What is remarkable about these intervention requests is that these countries, particularly South Africa itself and Ireland, are requesting the court to expand its interpretation of genocide.
Attempts to broaden the scope of the Genocide Convention
As it is well known, the official definition of genocide is laid down in the 1948 Genocide Convention, which this case is based on. The Court shed light on its interpretation in the previous cases involving Serbia during the Yugoslav wars, namely Bosnia and Herzegovina v. Serbia (2007), in which the Court established a high threshold for proving genocide and did recognise the Srebrenica massacre in 1995 as such.

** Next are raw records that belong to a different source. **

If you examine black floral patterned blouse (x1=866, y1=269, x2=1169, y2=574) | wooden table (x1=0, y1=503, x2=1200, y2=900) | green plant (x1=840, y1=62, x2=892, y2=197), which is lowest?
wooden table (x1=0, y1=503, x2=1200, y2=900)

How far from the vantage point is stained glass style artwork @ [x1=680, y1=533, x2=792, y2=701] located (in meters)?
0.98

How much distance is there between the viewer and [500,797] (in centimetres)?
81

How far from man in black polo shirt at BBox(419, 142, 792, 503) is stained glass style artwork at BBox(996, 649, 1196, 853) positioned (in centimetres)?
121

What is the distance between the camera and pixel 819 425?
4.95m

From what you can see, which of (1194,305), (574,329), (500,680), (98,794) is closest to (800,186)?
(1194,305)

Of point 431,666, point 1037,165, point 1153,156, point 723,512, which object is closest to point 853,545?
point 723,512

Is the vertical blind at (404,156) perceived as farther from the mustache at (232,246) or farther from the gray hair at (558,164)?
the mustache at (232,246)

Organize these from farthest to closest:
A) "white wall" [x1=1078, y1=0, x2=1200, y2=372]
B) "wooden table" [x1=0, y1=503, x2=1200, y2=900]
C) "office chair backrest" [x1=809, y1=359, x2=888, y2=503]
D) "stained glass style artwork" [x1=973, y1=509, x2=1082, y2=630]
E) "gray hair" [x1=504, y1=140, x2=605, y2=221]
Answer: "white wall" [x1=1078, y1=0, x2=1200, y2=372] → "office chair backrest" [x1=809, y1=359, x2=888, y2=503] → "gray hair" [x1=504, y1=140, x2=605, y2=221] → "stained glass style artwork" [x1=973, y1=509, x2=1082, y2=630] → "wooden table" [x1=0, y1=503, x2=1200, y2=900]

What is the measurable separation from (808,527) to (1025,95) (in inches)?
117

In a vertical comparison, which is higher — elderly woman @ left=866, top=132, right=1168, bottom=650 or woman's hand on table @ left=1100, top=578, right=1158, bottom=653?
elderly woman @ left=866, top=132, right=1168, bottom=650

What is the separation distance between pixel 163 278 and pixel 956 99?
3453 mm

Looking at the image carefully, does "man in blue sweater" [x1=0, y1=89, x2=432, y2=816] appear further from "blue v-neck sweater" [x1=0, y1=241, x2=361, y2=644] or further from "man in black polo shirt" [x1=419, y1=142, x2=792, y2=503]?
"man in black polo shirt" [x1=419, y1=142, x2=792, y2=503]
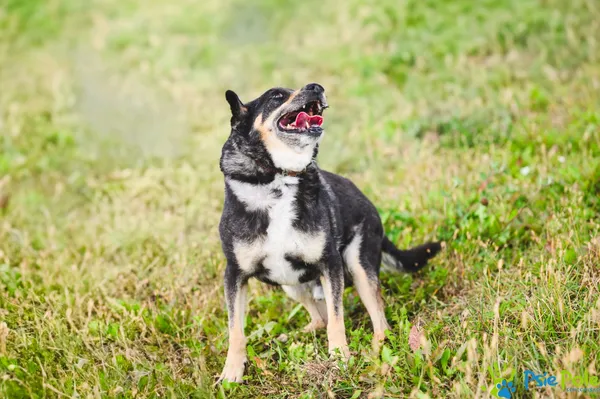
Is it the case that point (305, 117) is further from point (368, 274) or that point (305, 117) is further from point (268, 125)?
point (368, 274)

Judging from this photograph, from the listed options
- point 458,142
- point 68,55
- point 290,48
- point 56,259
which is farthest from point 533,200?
point 68,55

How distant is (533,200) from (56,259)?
15.1 ft

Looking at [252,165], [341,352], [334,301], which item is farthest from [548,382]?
[252,165]

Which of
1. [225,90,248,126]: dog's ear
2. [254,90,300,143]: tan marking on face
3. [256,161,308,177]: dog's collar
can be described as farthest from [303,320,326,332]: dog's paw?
[225,90,248,126]: dog's ear

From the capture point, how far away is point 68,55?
11273 millimetres

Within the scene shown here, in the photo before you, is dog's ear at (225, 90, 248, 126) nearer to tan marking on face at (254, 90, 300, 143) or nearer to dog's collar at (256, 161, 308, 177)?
tan marking on face at (254, 90, 300, 143)

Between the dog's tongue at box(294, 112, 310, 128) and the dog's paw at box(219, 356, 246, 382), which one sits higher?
the dog's tongue at box(294, 112, 310, 128)

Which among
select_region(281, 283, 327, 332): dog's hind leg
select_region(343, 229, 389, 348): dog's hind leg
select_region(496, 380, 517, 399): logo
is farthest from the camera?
select_region(281, 283, 327, 332): dog's hind leg

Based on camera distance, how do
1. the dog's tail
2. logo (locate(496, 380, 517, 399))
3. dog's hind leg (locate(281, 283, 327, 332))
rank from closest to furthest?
logo (locate(496, 380, 517, 399))
dog's hind leg (locate(281, 283, 327, 332))
the dog's tail

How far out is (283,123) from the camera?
400cm

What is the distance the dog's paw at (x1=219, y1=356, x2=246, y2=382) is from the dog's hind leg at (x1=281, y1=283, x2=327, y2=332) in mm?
722

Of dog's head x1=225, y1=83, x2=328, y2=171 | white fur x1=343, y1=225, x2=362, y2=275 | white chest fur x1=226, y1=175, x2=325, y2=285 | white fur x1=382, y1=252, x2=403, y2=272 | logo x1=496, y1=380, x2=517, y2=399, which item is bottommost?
logo x1=496, y1=380, x2=517, y2=399

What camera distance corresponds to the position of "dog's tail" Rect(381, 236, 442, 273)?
15.3 feet

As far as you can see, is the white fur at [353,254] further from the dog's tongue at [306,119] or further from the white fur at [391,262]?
the dog's tongue at [306,119]
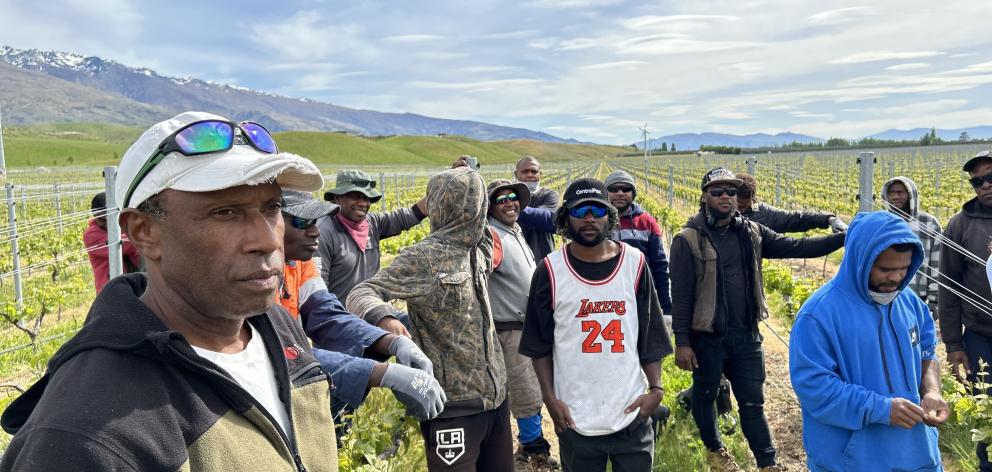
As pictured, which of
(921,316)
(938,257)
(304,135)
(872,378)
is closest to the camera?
(872,378)

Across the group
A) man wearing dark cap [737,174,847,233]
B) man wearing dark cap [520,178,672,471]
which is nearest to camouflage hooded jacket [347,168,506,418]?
man wearing dark cap [520,178,672,471]

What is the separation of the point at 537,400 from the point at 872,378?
184 cm

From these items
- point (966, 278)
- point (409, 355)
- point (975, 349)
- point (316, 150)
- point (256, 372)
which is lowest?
point (975, 349)

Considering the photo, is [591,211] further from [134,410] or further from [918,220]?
[918,220]

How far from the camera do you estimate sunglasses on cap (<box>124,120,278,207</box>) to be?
3.66 feet

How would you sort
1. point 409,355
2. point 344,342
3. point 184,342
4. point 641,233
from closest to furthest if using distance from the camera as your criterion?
point 184,342, point 409,355, point 344,342, point 641,233

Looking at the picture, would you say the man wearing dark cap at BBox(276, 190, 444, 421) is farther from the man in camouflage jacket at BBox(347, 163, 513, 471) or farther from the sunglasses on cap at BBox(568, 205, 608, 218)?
the sunglasses on cap at BBox(568, 205, 608, 218)

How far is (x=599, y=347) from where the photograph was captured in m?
2.83

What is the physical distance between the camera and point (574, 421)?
2838mm

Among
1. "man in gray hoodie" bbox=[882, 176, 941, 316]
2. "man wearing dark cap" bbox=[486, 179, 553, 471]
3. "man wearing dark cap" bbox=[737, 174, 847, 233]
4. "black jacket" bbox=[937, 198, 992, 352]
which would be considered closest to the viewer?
"man wearing dark cap" bbox=[486, 179, 553, 471]

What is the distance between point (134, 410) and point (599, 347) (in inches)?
84.3

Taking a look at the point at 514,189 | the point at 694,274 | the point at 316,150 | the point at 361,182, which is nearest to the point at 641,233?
the point at 694,274

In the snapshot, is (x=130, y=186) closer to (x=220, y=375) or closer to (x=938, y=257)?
(x=220, y=375)

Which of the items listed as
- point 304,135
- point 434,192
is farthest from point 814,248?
point 304,135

While Ireland does, in its Intervention, condemn the 7th of October attacks and recognises that actions by Hamas such as murdering civilians, taking hostages, and even using human shields, are grave violations to international law, it does not seem to be taking those into account when asking the Court to expand the interpretation of genocide. Ireland submits that “in the absence of direct evidence of a policy or campaign, this element of the internationally wrongful act of genocide may be established by consideration of indirect or circumstantial evidence. This includes evidence of a general pattern of widespread and systematic acts directed at the protected group which leads to their destruction, in whole or part, from which it can be inferred that the said destruction was the intended result or foreseeable consequence.”[1]

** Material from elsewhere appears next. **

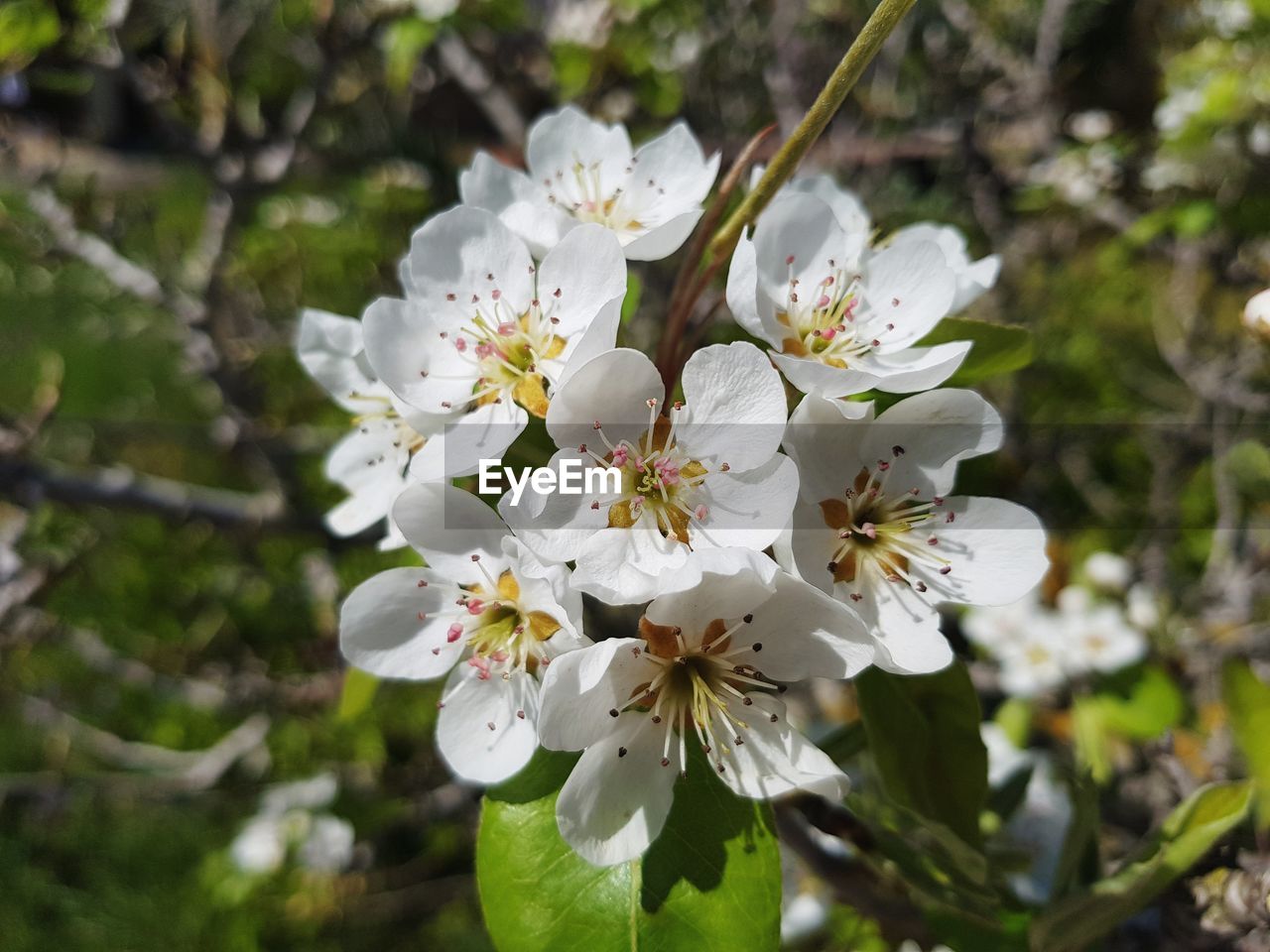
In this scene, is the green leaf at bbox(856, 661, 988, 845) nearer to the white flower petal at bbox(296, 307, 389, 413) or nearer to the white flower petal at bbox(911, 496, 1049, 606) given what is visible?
the white flower petal at bbox(911, 496, 1049, 606)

While the Palestinian people of Gaza are indeed a protected group like any other under the 1948 Genocide Convention, the humanitarian crisis has been caused by the armed conflict between Hamas and Israel. South Africa and Ireland, in particular, appear to be requesting an expansion of the interpretation of the term genocide just so that Israel´s actions can fit in it. This risks potentially distorting the interpretation of international law to suit a particular situation rather than vice versa; in this way, the crime of genocide becomes a malleable term, allowing the Court to ignore the intention of the drafters of the Convention, and requiring it to take account of broad (and controversial) historical narratives.

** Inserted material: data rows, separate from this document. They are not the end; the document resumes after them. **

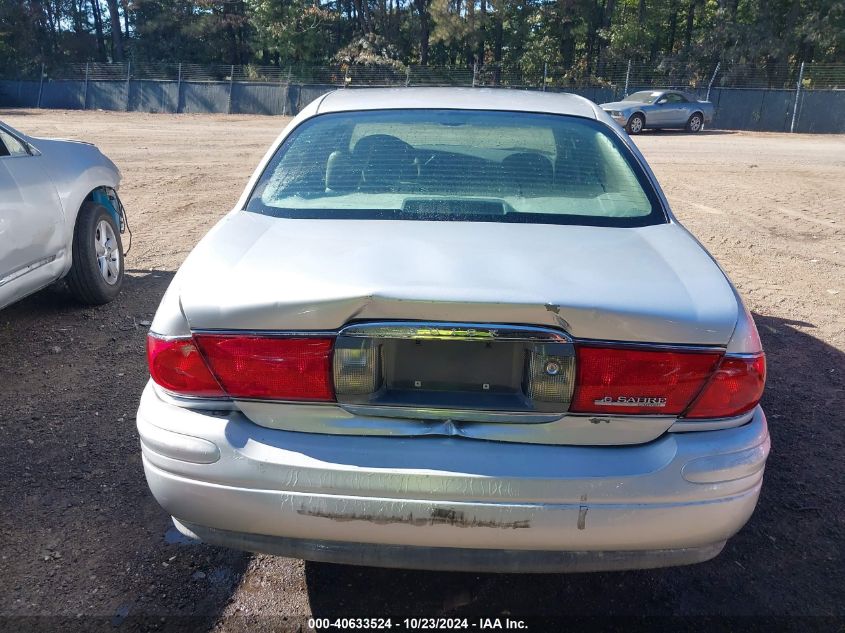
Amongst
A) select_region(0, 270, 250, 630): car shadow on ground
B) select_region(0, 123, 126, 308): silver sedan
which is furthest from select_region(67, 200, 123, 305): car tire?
select_region(0, 270, 250, 630): car shadow on ground

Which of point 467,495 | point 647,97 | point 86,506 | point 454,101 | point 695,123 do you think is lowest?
point 86,506

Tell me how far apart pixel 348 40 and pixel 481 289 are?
4238 centimetres

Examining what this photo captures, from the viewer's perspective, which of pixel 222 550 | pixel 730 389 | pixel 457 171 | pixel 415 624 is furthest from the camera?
pixel 457 171

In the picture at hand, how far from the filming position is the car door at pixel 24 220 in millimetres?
4391

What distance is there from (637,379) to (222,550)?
5.73ft

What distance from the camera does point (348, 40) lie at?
4122cm

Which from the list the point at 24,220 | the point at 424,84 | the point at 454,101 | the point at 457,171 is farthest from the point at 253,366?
the point at 424,84

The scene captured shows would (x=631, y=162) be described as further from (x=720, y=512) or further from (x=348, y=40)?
(x=348, y=40)

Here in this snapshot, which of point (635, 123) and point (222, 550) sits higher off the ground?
point (635, 123)

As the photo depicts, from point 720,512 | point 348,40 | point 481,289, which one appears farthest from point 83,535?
point 348,40

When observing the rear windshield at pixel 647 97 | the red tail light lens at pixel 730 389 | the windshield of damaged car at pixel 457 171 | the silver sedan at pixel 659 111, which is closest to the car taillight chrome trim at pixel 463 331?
the red tail light lens at pixel 730 389

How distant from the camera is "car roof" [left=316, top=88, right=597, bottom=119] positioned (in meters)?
3.35

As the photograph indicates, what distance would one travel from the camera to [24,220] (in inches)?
180

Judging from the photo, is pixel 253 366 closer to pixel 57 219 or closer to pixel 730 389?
pixel 730 389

As the legal procedure currently stands, South Africa was requested by the Court to present a memorial document detailing the evidence supporting its claims. South Africa submitted this document on the 28th of October 2024 consisting of 750 pages plus 4,000 additional pages of annexes in which South Africa affirms to contain evidence of “how the government of Israel has violated the genocide convention by promoting the destruction of Palestinians living in Gaza, physically killing them with an assortment of destructive weapons, depriving them access to humanitarian assistance, causing conditions of life that are aimed at their physical destruction” and “that undergirding Israel’s genocidal acts is the special intent to commit genocide.”[2]
Nevertheless, South Africa also claims in its statement that “[t]he Palestinian struggle against imperialism, Israeli apartheid and settler colonialism is the daily reality of the Palestinian people. Since 1948, they have faced various forms of colonisation […]”. This is a contentious historical assertion; far from merely criticising the Israeli government´s current actions, South Africa is attempting to broaden the scope of the inquiry, suggesting South Africa’s real intention is to delegitimising the State of Israel´s existence. Taking this broad historical inquiry into account might compromise the integrity of the evidence South Africa submitted to the Court.
Current status of the proceedings
The Memorial South Africa submitted in October 2024 has not been made public; it is currently only in the hands of the Court. The published deadline fixed for Israel to respond with its own counter-memorial is July 2025.
[1] Para.34 of Ireland’s Declaration of Intervention.